As one way to help, the older brother did call up Good Samaritan Ministries, a rehabilitation program he learned about from a poster he saw hanging on a building wall in his town. The rehab ministry, run by a Baptist organization, provided a second start in life for Dima.
“During eight months there, Dima beat his drug addiction, and found new meaning in life being surrounded by the care of devoted and loving workers” within the rehab facility and nearby Baptist community, Timmerman writes in a newsletter about his and his wife’s ministry.
In June, Dima began a three-month period of adjustment in which he lives away from the rehab center. Able to walk on his own again, he works in a construction job for a Christian who runs a small construction company.
Not long ago, Timmerman and his wife, Galya, met with Dima and others from the rehab program. They spoke of many things, especially of how belief in the saving power of Jesus Christ helped to turn their lives around.
After that, Timmerman and Dima teamed up to engage in some street evangelism. Galya Timmerman taught a young woman missionary some approaches to street-witnessing.

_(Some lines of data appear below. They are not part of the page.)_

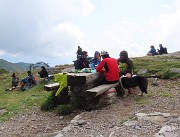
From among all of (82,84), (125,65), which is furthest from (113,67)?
(82,84)

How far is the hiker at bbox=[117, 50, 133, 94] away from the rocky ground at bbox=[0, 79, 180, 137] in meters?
1.21

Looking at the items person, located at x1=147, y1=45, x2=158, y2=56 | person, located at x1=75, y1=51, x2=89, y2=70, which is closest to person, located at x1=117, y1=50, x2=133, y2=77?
person, located at x1=75, y1=51, x2=89, y2=70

While walking the streets, Timmerman and Dima met a group of young people drinking beer at a bus stop. Watching them reminded Timmerman of the problem of alcoholism – and not just among young people – in that part of the world.

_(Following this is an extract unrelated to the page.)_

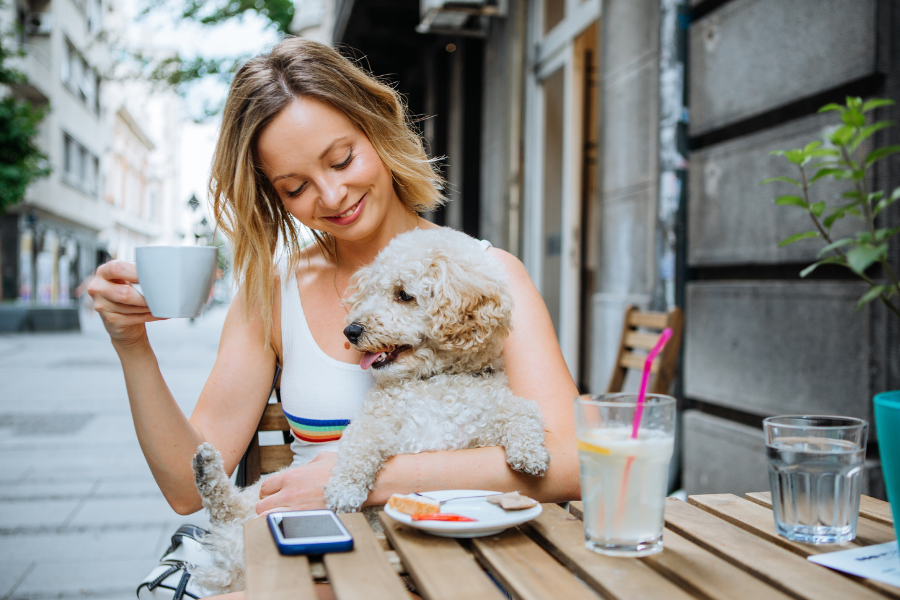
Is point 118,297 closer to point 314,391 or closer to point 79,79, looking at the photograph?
point 314,391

He and Dima decided to talk to them about the miraculous life and death of Jesus as detailed in the New Testament. Initially, the young people weren’t inclined to listen. But then Dima spoke of his own journey with drug addiction and how belief in Jesus and the way to salvation that Christ taught has helped him stay off drugs.

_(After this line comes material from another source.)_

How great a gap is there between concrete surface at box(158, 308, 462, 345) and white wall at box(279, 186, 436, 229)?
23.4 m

That got their attention, so much so that the young people accepted Dima’s “Choose Life” business card in case they wanted to talk to him more.
Later, they chatted with an older lady, “a lonely pensioner and atheist, who gave us a rigorous exercise in defending our Christian faith. Dima did really well for being a fresh believer, and I had opportunity to ‘boast’ to the listeners about God’s work in this young man,” writes Timmerman.
“This is the kind of role I play – encouraging the local Christian missionaries in their ministry, as much be on the front line as I can be, but never enough,” writes Timmerman.
Providing Christian literature is one of the ways in which Christian Reformed World Missions is assisting ministries such as the one in which Dima has been involved.
A multi-confessional Christian library of over 1,000 titles has been set up in the rented ministry center there, and it attracts many unbelievers who want to know more about the gospel.
Dima and other residents from the rehab center come to the ministry center to witness for the Lord. On Saturdays, missionaries set up tables of Christian books in the town center.
“Hundreds of passersby glance over to the new table, and the Lord directs to them those 'persons of peace' whose hearts are open to God,” writes Timmerman.
Dima and four other “adaptees” live in a church in the community. Dima spent a week in prayer, after which he decided to continue to cling tightly to his new-found faith, keep working for the construction company and devote himself to the community and missionary work that gave him a new life, Timmerman reports. “A new deep fire is burning in a young Russian's heart.”